Ministério da Previdência afasta 167 peritos do Atestmed. Veja como pedir revisão ao INSS se seu benefício por incapacidade foi negado.

AC

Anderson Coelho

📖 13 min de leitura

Atestmed: 167 peritos afastados e como pedir revisão de benefício negado pelo INSS

O sistema de análise documental do INSS voltou ao centro do debate previdenciário. O Ministério da Previdência Social afastou 167 peritos médicos que atuavam no Atestmed, a ferramenta que permite ao segurado ter benefício por incapacidade avaliado sem passar por perícia presencial. A medida acende um alerta importante para quem teve pedido negado nos últimos meses: pode existir um caminho legítimo para revisão administrativa, e conhecer esse caminho é o primeiro passo para recuperar um direito que talvez tenha sido tolhido de forma indevida.

Se você é aposentado, pensionista, trabalhador CLT afastado por doença ou pediu auxílio por incapacidade temporária (o antigo auxílio-doença) e recebeu uma resposta negativa do INSS depois de uma análise feita pelo Atestmed, este guia foi feito para você. Aqui reunimos, em linguagem direta, o que se sabe sobre o afastamento dos peritos, quais direitos o segurado tem quando desconfia de erro na avaliação, quais prazos precisam ser respeitados e o que o próprio INSS costuma orientar em situações de revisão.

O tema é relevante porque o Atestmed processou milhões de análises desde sua implantação e passou a ser a principal via de avaliação documental para benefícios por incapacidade em todo o país. Qualquer falha estrutural nesse sistema tem impacto direto na renda de milhões de brasileiros, muitos deles em situação de vulnerabilidade.

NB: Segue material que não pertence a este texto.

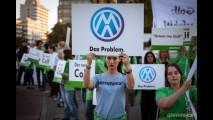 O Greenpeace protestou contra o consumo do Novo Golf 7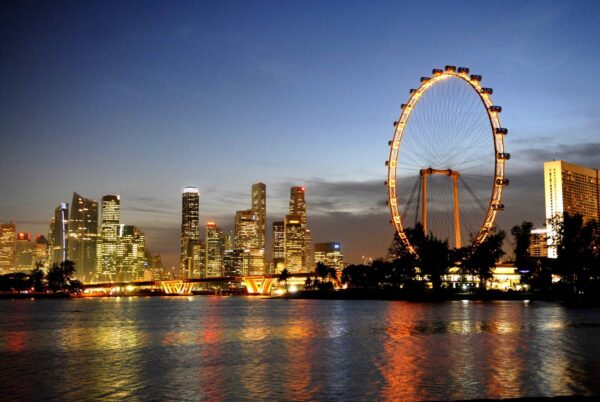 Singapore Tourist Attractions Guide - Singapore Flyer is An Observation Wheel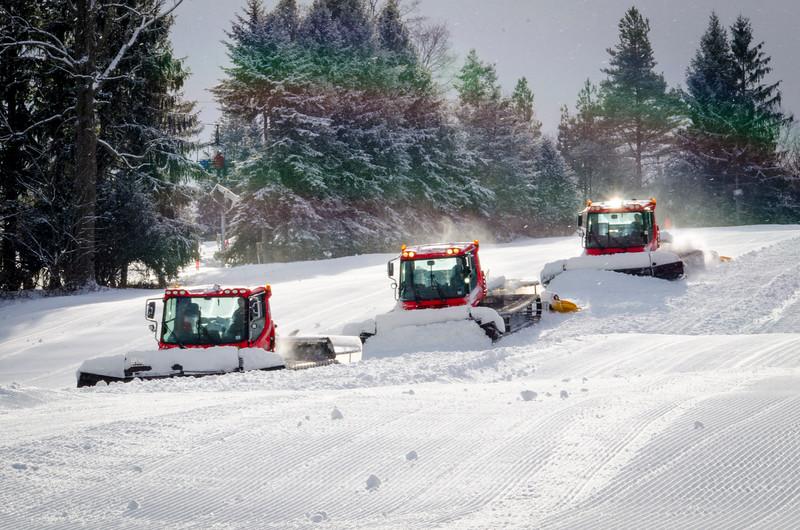 Snow-Cats_Snow-Trails-72790.jpg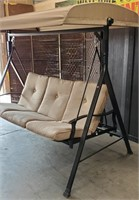 C - BEAUTIFUL COVERED 3 PERSON PATIO SWING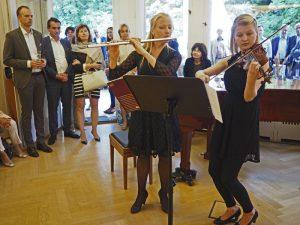 """Einen fulminanten Auftritt hatten die Flötistin Pipilota Neostus zusammen mit der Violinistin Kaarin Lehemets mit ihrer Variation von Mozarts """"Der Vogelfänger bin ich ja"""" aus der Zauberflöte"""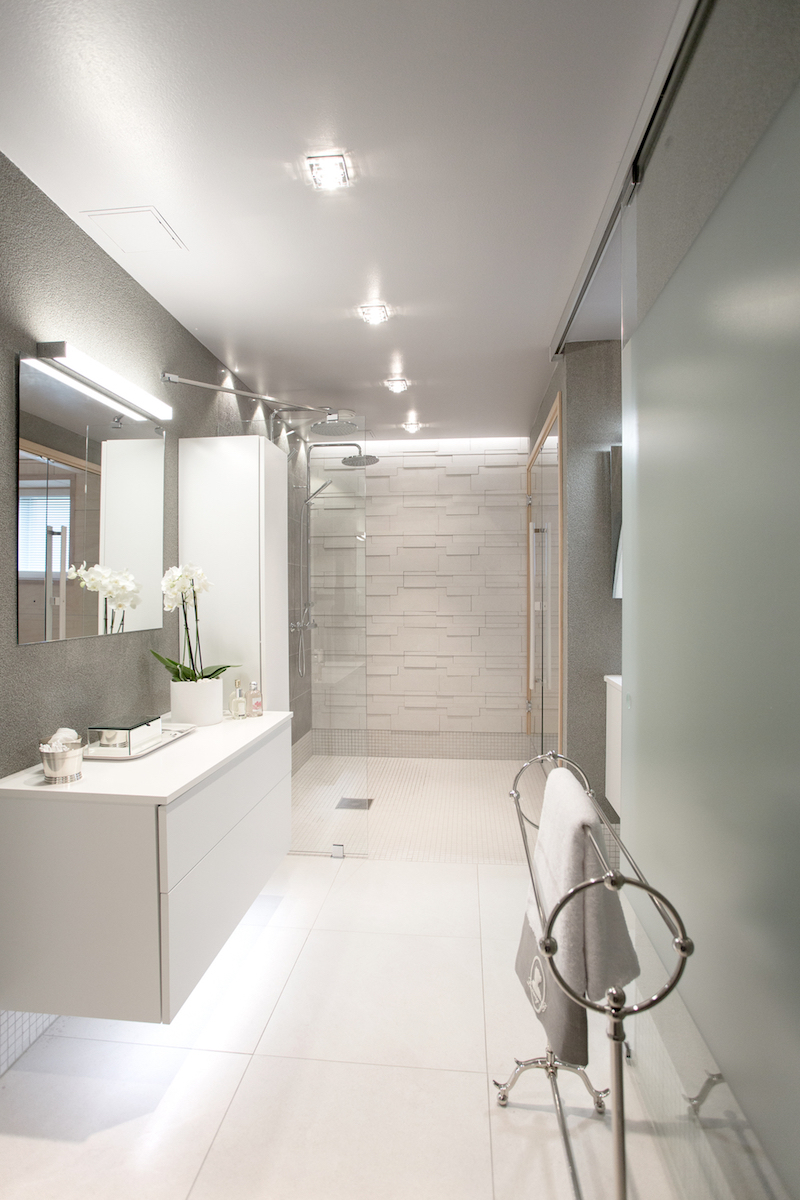 white-home-spa-milla-alftan-bathroom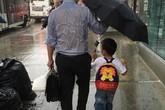 Lộ diện ông bố trong bức ảnh che ô cho con khiến hàng triệu trái tim tan chảy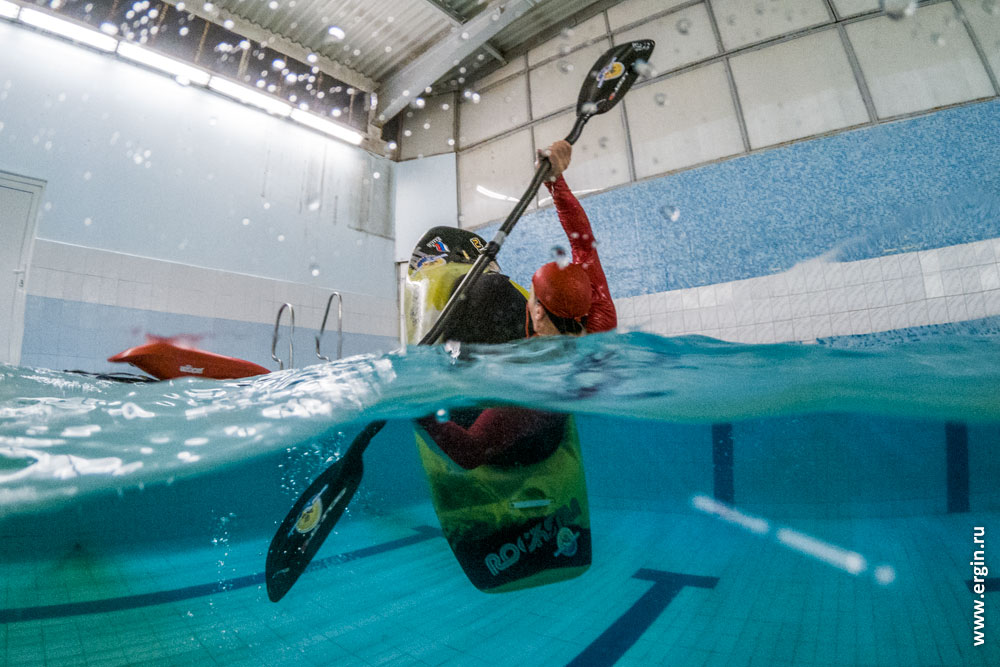 Dome port тест в бассейне каякинг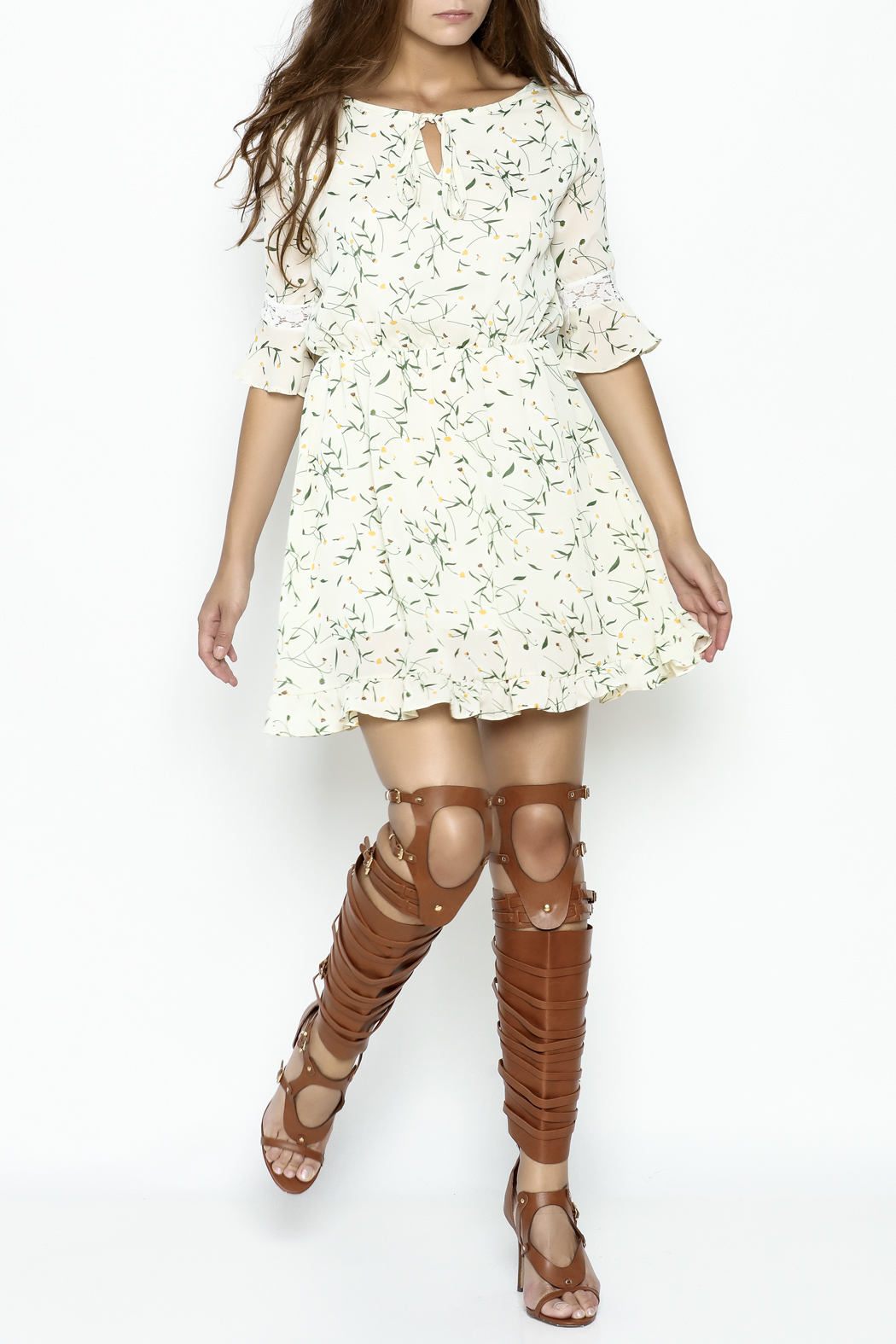 Fashion Pickle Daisy Printed Dress - Side Cropped Image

Nos próximos tópicos, você vai entender o que é o Atestmed, o que motivou o afastamento dos peritos, como identificar se seu processo pode ter sido impactado, como pedir revisão administrativa, o que fazer se a resposta continuar negativa e quais direitos previdenciários estão em jogo.

O que é o Atestmed e por que o sistema virou peça central da perícia do INSS

O Atestmed é o sistema de análise documental do INSS que permite ao segurado apresentar atestados e laudos médicos pelo aplicativo Meu INSS para ter o pedido de benefício por incapacidade avaliado sem a exigência de perícia presencial. A ideia central da ferramenta é acelerar o atendimento, reduzir filas e alcançar segurados que moram longe de agências do INSS ou que estão impossibilitados de se deslocar.

Na prática, o segurado:

  • Anexa atestado médico digitalizado no Meu INSS
  • Preenche formulário eletrônico com dados clínicos e de afastamento
  • Aguarda análise remota feita por perito médico federal cadastrado no sistema
  • Recebe a decisão pelo próprio aplicativo

O Atestmed foi implantado como resposta ao estoque de perícias represadas no INSS e à necessidade de dar vazão rápida a pedidos de auxílio por incapacidade temporária. Com o tempo, tornou-se uma das principais portas de entrada para benefícios por incapacidade, principalmente para trabalhadores com afastamentos curtos e casos de doença bem documentados.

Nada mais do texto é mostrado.